We grow a lot of herbs in the summer – rows and rows of basil, thyme, sage, mint, chives, oregano, shiso, dill and tarragon. What we don’t use immediately, we preserve. Drying herbs is a smart and effective way to preserve herbs, which we do a lot of, but by freezing herbs, you preserve their fresh flavors and vibrant colors. What I love about our frozen herb bombs is how easy and quickly it is to defrost one or two and make a colorful dressing, or drop directly into a simmering pot of soup or sauce. It’s easy to add a big boost of flavor and color to rice, potatoes, pasta or polenta. Try these on a roasted chicken or grilled fish – amazing. I don’t bake, but I would imagine there’s a lot you could bomb with baking!

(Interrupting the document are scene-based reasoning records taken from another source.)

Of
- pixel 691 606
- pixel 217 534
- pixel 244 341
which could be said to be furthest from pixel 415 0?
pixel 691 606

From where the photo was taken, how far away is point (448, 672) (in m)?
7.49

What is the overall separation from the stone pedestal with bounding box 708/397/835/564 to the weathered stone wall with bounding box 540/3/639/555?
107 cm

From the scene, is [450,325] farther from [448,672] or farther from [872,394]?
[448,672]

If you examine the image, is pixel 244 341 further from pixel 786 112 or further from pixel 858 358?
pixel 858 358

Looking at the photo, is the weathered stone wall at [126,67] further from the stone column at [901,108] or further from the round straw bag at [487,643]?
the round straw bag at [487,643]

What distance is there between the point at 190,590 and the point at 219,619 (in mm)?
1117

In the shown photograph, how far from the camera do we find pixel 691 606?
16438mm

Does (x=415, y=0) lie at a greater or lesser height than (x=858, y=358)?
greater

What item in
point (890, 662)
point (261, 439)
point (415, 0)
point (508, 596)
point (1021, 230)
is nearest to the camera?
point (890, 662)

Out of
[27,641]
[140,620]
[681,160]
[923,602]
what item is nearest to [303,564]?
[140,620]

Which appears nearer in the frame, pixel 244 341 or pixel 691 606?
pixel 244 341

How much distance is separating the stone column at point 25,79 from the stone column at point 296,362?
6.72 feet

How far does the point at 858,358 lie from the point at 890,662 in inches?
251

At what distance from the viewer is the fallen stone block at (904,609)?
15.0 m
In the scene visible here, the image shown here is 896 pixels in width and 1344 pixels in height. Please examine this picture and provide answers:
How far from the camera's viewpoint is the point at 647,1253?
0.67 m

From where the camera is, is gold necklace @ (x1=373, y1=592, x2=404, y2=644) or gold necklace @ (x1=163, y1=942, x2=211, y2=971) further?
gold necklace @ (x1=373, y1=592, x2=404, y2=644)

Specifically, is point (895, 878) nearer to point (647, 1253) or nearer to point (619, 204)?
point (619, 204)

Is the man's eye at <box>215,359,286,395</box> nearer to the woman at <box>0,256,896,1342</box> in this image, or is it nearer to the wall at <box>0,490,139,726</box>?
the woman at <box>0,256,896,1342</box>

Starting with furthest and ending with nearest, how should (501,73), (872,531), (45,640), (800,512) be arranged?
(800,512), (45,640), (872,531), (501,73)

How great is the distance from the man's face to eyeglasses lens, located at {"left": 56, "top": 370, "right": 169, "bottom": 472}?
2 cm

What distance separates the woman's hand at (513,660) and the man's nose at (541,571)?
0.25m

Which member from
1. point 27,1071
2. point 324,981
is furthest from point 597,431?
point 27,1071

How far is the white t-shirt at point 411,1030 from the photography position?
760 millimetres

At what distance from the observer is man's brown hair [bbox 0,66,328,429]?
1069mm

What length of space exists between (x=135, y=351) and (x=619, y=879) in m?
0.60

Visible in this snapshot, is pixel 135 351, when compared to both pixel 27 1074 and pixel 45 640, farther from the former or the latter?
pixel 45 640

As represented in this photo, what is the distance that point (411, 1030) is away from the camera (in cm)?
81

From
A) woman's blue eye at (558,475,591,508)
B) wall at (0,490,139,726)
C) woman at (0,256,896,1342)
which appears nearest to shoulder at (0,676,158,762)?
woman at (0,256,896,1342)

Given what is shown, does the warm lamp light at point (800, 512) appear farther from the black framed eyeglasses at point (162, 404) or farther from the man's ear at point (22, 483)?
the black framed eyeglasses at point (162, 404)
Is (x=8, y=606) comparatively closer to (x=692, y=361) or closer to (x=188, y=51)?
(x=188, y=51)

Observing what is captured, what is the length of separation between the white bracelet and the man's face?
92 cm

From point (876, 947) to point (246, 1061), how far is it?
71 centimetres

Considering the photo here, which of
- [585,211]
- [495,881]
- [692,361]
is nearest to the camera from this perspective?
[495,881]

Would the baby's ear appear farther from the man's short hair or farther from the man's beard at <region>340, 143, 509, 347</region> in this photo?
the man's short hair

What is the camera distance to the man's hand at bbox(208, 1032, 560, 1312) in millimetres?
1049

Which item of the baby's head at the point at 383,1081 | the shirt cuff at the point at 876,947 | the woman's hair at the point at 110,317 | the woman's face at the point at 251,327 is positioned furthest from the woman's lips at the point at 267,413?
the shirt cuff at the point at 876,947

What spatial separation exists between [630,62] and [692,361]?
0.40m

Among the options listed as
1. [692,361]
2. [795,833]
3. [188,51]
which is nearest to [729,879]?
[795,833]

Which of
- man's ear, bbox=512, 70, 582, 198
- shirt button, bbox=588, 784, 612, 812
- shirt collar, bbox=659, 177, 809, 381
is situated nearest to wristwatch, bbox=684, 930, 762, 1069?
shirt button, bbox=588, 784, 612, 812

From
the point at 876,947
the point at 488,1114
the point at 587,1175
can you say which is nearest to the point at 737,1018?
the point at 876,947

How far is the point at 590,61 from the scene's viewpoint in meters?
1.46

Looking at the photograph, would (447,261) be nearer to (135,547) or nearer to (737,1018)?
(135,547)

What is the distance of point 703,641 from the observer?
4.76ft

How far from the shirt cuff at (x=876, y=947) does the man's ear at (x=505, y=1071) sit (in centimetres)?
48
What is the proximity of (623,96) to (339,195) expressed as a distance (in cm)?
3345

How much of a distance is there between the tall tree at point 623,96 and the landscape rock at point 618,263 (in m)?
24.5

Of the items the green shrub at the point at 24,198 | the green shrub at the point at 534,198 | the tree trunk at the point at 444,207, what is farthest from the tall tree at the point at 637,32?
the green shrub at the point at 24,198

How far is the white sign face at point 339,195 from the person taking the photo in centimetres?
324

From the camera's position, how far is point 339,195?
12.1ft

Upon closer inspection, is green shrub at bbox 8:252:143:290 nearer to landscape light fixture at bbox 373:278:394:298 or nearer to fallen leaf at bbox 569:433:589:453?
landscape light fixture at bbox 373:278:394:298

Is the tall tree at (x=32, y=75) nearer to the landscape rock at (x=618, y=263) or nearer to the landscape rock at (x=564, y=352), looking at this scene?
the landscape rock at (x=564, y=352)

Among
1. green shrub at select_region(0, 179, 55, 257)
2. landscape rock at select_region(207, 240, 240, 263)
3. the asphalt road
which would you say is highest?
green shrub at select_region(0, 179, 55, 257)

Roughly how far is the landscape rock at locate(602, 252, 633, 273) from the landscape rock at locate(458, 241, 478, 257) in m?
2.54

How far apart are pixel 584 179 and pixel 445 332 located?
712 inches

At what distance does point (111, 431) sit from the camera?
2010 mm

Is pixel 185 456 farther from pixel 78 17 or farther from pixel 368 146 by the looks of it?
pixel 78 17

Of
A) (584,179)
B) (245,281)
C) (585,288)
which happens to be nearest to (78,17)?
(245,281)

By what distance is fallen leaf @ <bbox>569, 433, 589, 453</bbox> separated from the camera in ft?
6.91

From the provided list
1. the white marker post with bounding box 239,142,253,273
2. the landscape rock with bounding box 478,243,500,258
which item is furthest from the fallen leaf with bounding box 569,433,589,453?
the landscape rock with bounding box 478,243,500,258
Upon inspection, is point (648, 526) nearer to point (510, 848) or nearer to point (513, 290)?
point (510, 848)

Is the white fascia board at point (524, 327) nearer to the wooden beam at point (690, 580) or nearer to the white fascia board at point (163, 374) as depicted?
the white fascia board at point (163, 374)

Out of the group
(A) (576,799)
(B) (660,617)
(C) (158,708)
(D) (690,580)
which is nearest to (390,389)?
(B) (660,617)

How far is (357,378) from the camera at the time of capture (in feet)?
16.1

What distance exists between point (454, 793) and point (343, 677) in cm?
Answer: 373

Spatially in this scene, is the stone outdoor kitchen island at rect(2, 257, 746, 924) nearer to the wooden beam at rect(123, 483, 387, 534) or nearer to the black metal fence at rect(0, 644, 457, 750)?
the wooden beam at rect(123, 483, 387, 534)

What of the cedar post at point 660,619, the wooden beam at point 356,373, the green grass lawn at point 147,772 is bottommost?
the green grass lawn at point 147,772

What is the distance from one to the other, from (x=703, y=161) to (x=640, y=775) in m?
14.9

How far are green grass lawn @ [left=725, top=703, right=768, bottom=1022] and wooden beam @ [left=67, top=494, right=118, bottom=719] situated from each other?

TO MAKE HERB BOMBS: All you need is good oil, fresh herbs and ice trays. You can use a single herb or a combination of herbs, like chives and dill or basil, thyme and oregano.. Adding minced garlic, dried chilis, adobo or citrus makes for a great combination with fresh herbs. Extra virgin olive oil, coconut oil, avocado oil or sesame oil all work great! Consider how you’ll use these flavor bombs and that will help you determine what oils and what combination of aromatics you’ll use. For example; I know I’ll be making dressings so in one of our trays I combined garlic, thyme, chives, lemon zest and extra virgin olive oil. Since we make so many dishes with sesame oil, I made batches with our mint and shiso and added fresh minced ginger. It’s fantastic!
- Depending on the size of your ice trays (some have bigger compartments than others) you want about 2 tablespoons chopped herbs or a total of 2 tablespoons of combined ingredients (like garlic, citrus zest, chilis, or additional herbs)
- With fresh ingredients in the trays, fill compartments to about 1/8th inch from the top with oil of your choice.
- Place filled trays in the freezer. Once frozen, gently warm the bottom and pop herb bombs out into ziplock bags or jars and store in your freezer for up to 6 months. Enjoy summer herbs all year long!
Knowing how much pasta and pizza we eat, I froze basil pesto in these long tube trays (found at Kitchen Kaboodle). Once frozen I put them in ziplocks. We’re totally ready for winter pasta!